● Given passage:
# # # # #
The crystallinity of this polyethylene is determined by nuclear magnetic resonance. The percentage crystallinity represents the percentage by weight of the total polymer which is crystalline rather than amorphous.

The deflector rings of my invention are made of such metal as will withstand abrasion at least reasonably well. The rate or mass of these rotatable ring should be so selected that the rings are rather easily rotated by the jetting well fluid yet they must be sufficiently heavy to absorb at least a considerable portion of the kinetic energy of the stream or streams of well fluid entering through the casing perforations. When these rings are too light they rotate too easily under the influence of the inflowing well fluid and do not absorb much kinetic energy nor reduce the velocity of the inflowing fluid and in this manner actually they do not serve the intended purpose. When the rings are too heavy they rotate with difficulty and are more or less equivalent to merely a stationary tubing and continued jetting of the well fluid through the perforations onto the fins of the rings with the rings not rotating will in due time abrade the fins, the rings then merely acting as mechanical protectors of the tubing. Upon continued use in this manner, the rings wear or are abraded and ultimately the tubing will be damaged by the incoming well fluid. The rings in this case serve little purpose.
# # # # #
● Data section:

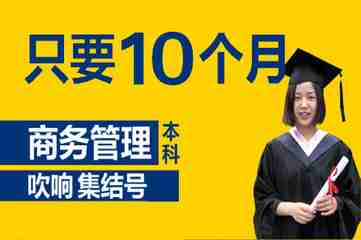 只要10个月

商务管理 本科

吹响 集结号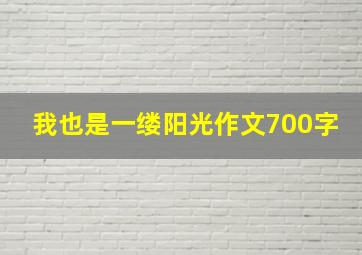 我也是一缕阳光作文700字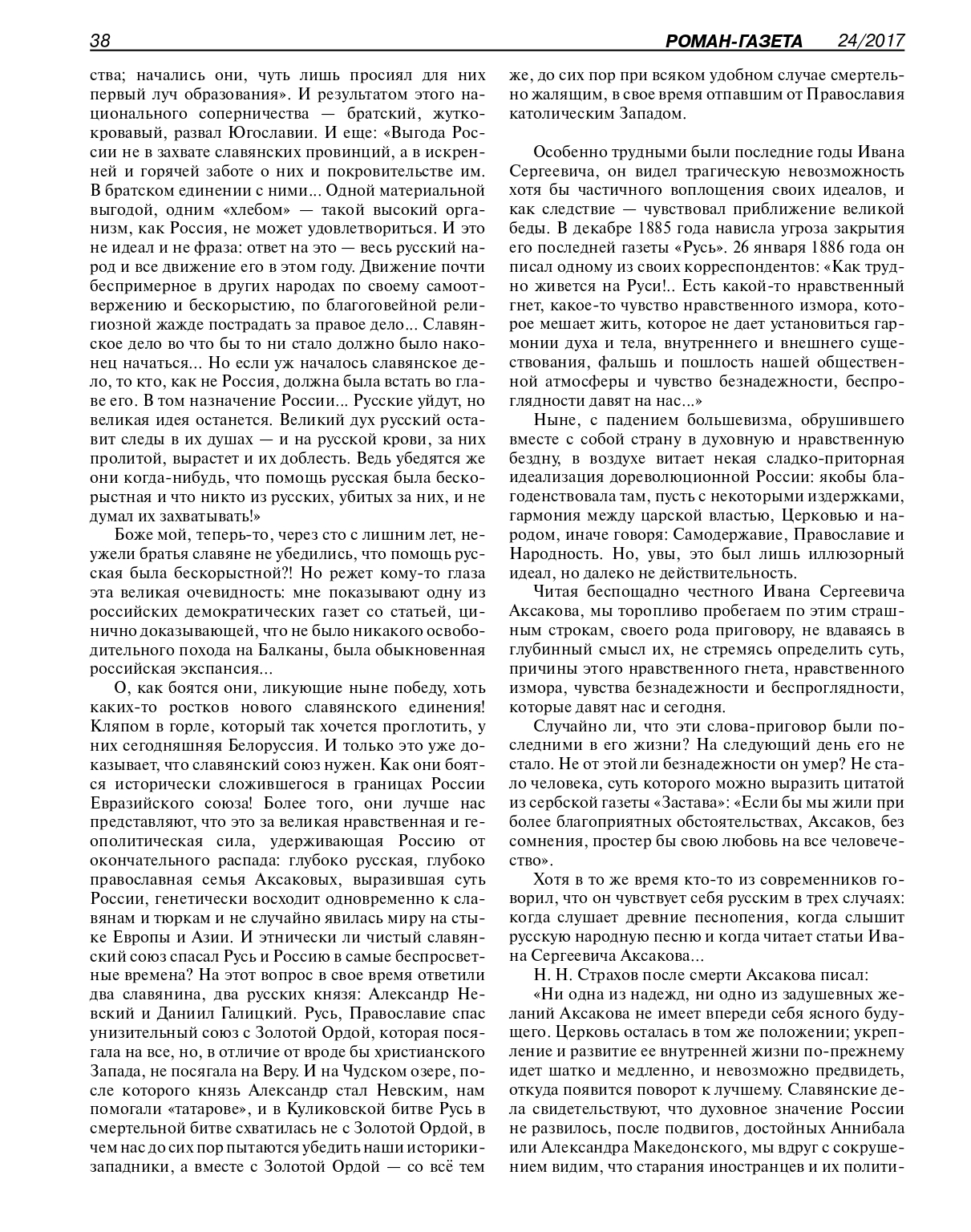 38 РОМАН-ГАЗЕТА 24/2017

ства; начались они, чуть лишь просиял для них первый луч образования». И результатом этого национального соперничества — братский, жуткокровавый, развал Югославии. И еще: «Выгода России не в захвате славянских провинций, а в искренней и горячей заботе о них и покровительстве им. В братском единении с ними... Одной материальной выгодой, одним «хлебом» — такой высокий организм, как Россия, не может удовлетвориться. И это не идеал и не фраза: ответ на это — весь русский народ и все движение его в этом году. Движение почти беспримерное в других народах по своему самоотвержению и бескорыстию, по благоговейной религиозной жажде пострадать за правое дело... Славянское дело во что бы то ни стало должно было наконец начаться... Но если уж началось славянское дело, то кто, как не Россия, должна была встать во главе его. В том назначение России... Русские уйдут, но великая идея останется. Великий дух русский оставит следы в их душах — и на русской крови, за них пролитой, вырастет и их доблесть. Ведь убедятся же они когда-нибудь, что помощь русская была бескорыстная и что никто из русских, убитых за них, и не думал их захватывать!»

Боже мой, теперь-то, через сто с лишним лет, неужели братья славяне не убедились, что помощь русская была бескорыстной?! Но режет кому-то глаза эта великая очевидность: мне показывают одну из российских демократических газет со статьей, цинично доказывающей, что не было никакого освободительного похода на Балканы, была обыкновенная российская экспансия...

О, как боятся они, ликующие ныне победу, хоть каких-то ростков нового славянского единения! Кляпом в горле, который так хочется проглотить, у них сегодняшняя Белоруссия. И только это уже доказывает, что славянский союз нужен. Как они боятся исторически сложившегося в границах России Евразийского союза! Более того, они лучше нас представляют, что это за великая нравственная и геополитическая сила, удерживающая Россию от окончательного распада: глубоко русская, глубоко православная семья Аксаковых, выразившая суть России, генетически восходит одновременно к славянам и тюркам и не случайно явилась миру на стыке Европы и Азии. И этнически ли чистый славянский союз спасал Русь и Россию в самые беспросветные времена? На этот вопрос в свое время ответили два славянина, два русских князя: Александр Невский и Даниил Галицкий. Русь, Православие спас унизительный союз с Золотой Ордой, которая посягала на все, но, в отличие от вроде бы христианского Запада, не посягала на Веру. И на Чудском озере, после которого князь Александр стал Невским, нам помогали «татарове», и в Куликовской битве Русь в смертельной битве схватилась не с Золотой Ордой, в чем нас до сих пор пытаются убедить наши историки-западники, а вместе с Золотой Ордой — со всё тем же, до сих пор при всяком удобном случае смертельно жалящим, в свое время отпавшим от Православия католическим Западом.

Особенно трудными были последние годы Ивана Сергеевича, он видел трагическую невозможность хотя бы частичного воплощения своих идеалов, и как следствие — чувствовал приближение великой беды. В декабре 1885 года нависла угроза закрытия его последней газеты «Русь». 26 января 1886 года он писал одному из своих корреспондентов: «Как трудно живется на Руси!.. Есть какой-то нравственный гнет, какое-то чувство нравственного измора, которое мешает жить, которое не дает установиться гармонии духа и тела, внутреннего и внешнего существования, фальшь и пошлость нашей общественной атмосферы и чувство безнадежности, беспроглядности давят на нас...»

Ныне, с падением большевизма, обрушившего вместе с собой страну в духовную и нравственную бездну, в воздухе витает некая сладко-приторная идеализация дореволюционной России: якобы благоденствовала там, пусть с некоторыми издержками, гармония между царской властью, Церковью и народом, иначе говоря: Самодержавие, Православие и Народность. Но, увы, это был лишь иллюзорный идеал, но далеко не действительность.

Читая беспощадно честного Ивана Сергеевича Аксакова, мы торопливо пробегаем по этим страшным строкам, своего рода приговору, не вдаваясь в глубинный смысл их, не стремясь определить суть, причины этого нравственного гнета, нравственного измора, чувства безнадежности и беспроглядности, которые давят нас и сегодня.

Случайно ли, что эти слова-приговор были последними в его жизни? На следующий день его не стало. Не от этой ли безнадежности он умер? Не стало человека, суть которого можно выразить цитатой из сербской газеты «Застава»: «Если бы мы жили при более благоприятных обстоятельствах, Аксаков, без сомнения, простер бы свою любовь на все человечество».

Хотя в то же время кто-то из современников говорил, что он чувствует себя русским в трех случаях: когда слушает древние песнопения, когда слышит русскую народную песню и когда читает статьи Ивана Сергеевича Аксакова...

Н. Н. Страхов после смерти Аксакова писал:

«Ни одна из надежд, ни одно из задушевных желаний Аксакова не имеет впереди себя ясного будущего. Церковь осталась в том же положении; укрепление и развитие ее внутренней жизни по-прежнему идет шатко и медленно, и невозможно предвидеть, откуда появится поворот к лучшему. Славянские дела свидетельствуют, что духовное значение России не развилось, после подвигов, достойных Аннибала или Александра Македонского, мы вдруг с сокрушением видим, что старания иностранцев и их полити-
# # # # #
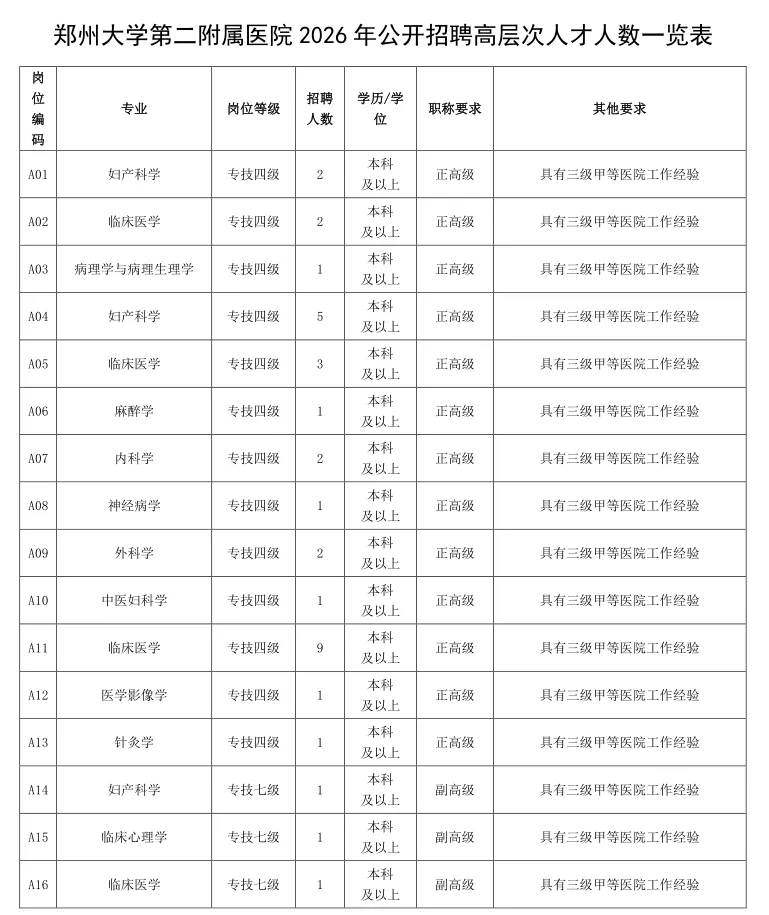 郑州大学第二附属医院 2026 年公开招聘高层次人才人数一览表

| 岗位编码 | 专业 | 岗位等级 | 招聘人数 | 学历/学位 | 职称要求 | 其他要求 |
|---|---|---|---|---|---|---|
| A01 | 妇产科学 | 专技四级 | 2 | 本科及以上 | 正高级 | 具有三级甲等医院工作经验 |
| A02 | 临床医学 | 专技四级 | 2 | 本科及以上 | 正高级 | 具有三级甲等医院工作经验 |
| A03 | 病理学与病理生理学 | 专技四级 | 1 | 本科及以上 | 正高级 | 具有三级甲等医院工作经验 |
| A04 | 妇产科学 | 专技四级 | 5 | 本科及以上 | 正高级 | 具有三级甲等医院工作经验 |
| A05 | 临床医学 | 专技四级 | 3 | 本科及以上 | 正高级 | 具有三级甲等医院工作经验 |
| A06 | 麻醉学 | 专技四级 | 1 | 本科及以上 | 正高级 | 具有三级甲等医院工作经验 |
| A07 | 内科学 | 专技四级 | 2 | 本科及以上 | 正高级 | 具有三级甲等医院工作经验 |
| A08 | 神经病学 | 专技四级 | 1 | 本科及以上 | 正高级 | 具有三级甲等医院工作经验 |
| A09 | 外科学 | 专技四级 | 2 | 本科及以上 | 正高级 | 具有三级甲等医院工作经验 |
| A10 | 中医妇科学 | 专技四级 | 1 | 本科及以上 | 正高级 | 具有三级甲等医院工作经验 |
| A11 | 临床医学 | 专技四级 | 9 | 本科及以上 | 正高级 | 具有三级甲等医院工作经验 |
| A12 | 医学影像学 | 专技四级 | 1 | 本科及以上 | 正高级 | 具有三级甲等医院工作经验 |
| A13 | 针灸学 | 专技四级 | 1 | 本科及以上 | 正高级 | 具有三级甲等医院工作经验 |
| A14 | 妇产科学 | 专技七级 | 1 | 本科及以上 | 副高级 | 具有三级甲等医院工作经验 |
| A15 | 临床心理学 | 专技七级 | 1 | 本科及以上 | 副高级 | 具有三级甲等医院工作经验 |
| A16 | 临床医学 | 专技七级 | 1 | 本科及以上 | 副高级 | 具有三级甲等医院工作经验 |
# # # # #
Extend the passage on deflector rings, starting right after its final sentence. The data come from a separate source.

● Result of this exercise:
The rings should fit loosely around the tubing so that there will not be unwarranted abrasion between the plastic ring, or inner ring and the metal tubing as the ring rotates. Clearances of the order of 0.05 to 0.1 inch or greater are usually ample for free rotation of the ring around the tubing. In some instances, clearances, i.e., the inside diameter of the ring minus the outside diameter of the 6 tubing, are greater than 0.1. inch, and in other instances less than 0.05 inch.

Other polyolefins suitable for production of the deflector vanes herein disclosed possess densities of about 0.90 to 0.92, crystallinities of at least about percent, and molecular weights in the range of about 25,000 to 200,000. A method for preparation of polyolefin plastic material is given in Belgian Patents 533,362 and 538,782.

While certain embodiments of the invention have been described for illustrative purposes, the invention obviously is not limited thereto.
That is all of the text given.